Monday, February 12, 2007

An essay evolves

London Met Writing Mentor Lynn Reynolds has begun her online evolving essay. We can follow her every move as she writes a Psychology Essay. Click here!

Hiatus

Moving house has meant that I have not been blogging. But I have the urge to get going with this again, so watch this space...

Tuesday, January 23, 2007

Critics

I can't resist another quotation from Sartre:

Our critics are Catharians. They don't want to have anything to do with the real world except eat and drink in it, and since it is absolutely necessary to have relations with our fellow-creatures, they have chosen to have them with the defunct. They get excited only about classified matters, closed quarrels, stories whose ends are known. They never bet on uncertain issues, and since history has decided for them, since the objects which terrified or angered the authors they read have disappeared, since bloody disputes seem futile at a distance of two centuries, they can be charmed with balanced periods, and everything happens for them as if all literature were only a vast tautology and as if every new prose-writer had invented a new way of speaking only for the purpose of saying nothing.

As an ex-classicist, this hits home!

What is Writing?

I remember trying to read Sartre's Literature and Existentialism when I was a student - and I tried several times. If I'm honest, I don't think I really understood it, but it was Sartre and he is always cool. I've been skimming through this book once more, and it turns out that he is just interested in the same stuff that this blog is interested in. As he says in the foreword: "What is writing? Why does one write? For whom? The fact is, it seems that nobody has ever asked himself these questions."

Here's Sartre at the end of chapter one ("What is Writing?):

But since, for us, writing is an enterprise; since writers are alive before being dead; since we think that we must try to be as right as we can in our books; and since, even if the centuries show us to be in the wrong, this is no reason to show in advance that we are wrong; since we think that the writer should engage himself completely in his works, and not as an abject passivity by putting forward his vices, his misfortunes, and his weaknesses, but as a resolute will and as a choice, as this total enterprise of living that each one of us is, it is then proper that we take up this problem at its beginning and that we, in our turn, ask ourselves: "Why does one write?"

If he has any interesting answers, I'll let you know!

QuickMuse

Hermann Hesse said somewhere that writing a single poem, however bad that poem might be, is infinitely more valuable than reading all of the great poems of the world. I think he is right. An ecstatic Walt Whitman says something similar.

Have you reckon'd a thousand acres much?
Have you reckon'd the earth much?
Have you practis'd so long to learn to read?
Have you felt so proud to get at the meaning of poems?
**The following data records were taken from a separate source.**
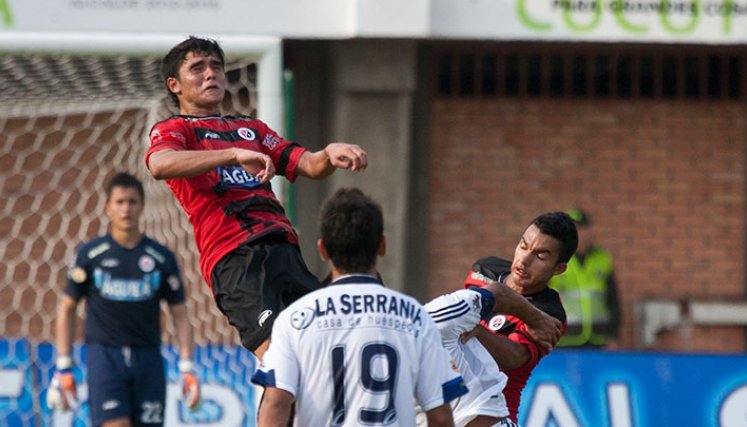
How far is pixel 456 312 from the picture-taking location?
194 inches

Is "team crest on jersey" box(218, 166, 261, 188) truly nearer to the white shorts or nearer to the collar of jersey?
the white shorts

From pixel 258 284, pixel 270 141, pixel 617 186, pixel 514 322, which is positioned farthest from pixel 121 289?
pixel 617 186

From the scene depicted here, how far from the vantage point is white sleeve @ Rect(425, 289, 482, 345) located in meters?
4.93

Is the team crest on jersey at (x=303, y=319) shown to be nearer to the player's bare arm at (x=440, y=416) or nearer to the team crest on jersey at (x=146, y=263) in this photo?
the player's bare arm at (x=440, y=416)

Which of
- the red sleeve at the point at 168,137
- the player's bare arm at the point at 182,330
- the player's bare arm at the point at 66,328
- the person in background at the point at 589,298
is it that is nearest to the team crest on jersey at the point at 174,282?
the player's bare arm at the point at 182,330

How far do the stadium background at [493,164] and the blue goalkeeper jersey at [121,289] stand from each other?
5.88 ft

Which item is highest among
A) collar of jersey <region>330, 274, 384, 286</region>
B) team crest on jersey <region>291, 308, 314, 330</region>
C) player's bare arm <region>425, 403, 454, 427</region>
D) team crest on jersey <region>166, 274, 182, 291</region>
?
collar of jersey <region>330, 274, 384, 286</region>

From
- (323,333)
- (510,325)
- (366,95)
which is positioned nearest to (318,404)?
(323,333)

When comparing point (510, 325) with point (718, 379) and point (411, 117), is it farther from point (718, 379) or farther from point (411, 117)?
→ point (411, 117)

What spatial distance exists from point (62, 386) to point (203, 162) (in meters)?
3.85

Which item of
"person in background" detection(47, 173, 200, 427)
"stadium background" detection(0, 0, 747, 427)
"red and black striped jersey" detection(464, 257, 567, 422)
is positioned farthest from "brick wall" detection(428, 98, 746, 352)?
"red and black striped jersey" detection(464, 257, 567, 422)

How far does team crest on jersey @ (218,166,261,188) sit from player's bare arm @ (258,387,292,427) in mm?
1255

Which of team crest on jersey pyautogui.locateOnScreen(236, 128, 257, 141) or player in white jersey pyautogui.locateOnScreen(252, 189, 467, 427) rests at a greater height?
team crest on jersey pyautogui.locateOnScreen(236, 128, 257, 141)

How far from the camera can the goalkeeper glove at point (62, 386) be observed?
8.44 meters
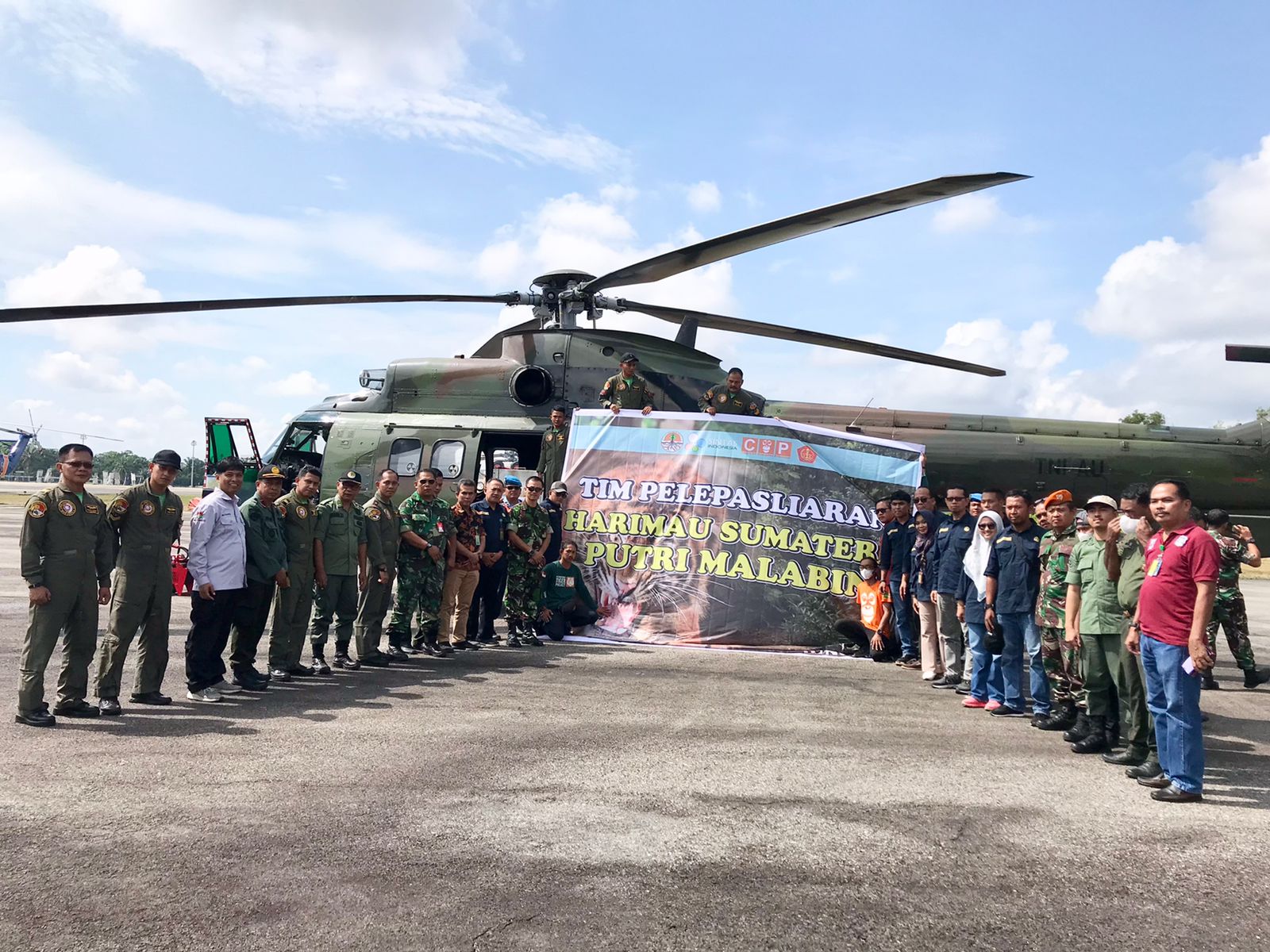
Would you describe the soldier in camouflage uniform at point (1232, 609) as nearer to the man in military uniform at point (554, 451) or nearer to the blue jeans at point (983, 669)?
the blue jeans at point (983, 669)

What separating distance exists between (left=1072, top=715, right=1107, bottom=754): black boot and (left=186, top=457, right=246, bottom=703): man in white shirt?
6.32 meters

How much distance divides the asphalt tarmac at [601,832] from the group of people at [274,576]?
54cm

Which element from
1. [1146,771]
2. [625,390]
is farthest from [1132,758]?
[625,390]

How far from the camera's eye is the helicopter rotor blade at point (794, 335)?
11.7 meters

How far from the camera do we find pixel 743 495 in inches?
402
Stop this day and night with me and you shall possess

the origin of all poems,
You shall possess the good of the earth and sun,

(there are millions of suns left),
You shall no longer take things at second or third hand,

nor look through the eyes of the dead,
nor feed on the spectres in books,
You shall not look through my eyes either,

nor take things from me,
You shall listen to all sides and filter them from your self.



To get a sense of poetry making in action, we can now check out a new website called Quick Muse, where we can watch poets at work in real time. It's kind of like Big Brother but with more content and less shouting. Here's what they say about themselves.

QuickMuse is a cutting contest, a linguistic jam session, a series of on-the-fly compositions in which some great poets riff away on a randomly picked subject. It's an experiment, QuickMuse, to see if first thoughts are indeed the best ones. We're not entirely sure about this, but we suspect QuickMuse will bring readers closer to the moment of composition than they have ever been before.

Thanks to Lynn Reynolds for pointing this site out to me. Inspired, by QuickMuse, Lynn is planning to write a Psychology essay online, so that we can follow the evolution of the essay in real time. This promises to be an enormously valuable resource for student writers. I'll talk more about this project when we have more details.

Sunday, January 14, 2007

Accidentally on Purpose

Here are a few lines by the great American poet Robert Frost

And yet for all this help of head and brain
How happily instinctive we remain,
Our best guide upward further to the light,
Passionate preference such as love at sight.

Friday, January 12, 2007

The Virtues of a Writing Centre Tutor

I have a powerpoint slide entitled "The Virtues of a Writing Centre Tutor" which I show over and over again to our writing mentors. It contains the following bullet points.

•Listening
•Patience
•Spontaneity / Reacting to the present situation
•“Only connect”
•Think of the student more than yourself

These are the essential qualities that a writing mentor needs to bring to every tutorial. There is the danger that as the mentor becomes more experienced and more knowledgeable about teaching and writing, he or she may forget these basics. If so, the experience of both the student and the mentor is likely to be diminished. Beginner's mind - again!